The attack occurred last February; rumors had been heard for weeks that the company was conducting some investigations into an alleged cyberattack. But it was not until February 23 that everything came to light, in a set of statements from the company, data from researchers from security firms, and the cybercriminal group itself.

So far, it is known that among the stolen information are passwords of NVIDIA’s employees and data of several of its patented technologies. As they reported in a statement: “We have no evidence of ransomware being deployed on the NVIDIA environment or that this is related to the Russia-Ukraine conflict,” they said. “However, we are aware that the threat actor took employee passwords and some NVIDIA proprietary information from our systems and has begun leaking it online.”

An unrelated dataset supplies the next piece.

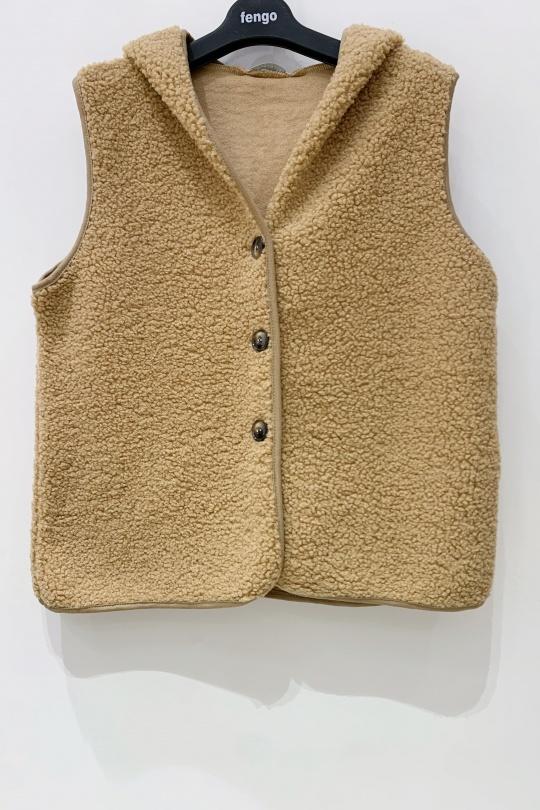 Gilets Femme Camel Pretty Collection GILET-BRG581 Efashion Paris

The group of cybercriminals behind this attack

According to the dark web intelligence firm DarkTracer, the group claiming responsibility for this attack is LAPSUS$, an extortionist gang that is also the perpetrator of this year’s attacks on Impresa, Localiza, Claro, and Embratel. They exposed the attack in their group on Telegram and clarified that they were going to leak classified information unless a “ransom” was paid.

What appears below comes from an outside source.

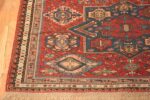 Corner Details Of Antique Caucasian Soumak Rug 72101 by Nazmiyal Antique Rugs
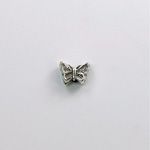 Metalized Plastic Bead - Butterfly 08x6MM ANT SILVER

Another thing this group reported was that NVIDIA had hacked back and encrypted the plundered data with ransomware, adding it eventually recovered the files from a backup. So their requests changed, and now they require the company to release a software update that removes the Lite Hash Rate (LHR) technology in its graphics cards, which is designed to reduce the Ethereum mining rate by 50% and prevent cryptocurrency miners from buying the gaming-focused GPUs.

In the message sent through the group in Telegram, it is quoted: “We request that NVIDIA commits to completely open-source (and distribute under a FOSS license) their GPU drivers for Windows, macOS, and Linux, from now on and forever.” But none of this has stopped NVIDIA from continuing its processes as they said in a statement: “We do not anticipate any disruption to our business or our ability to serve our customers as a result of the incident.”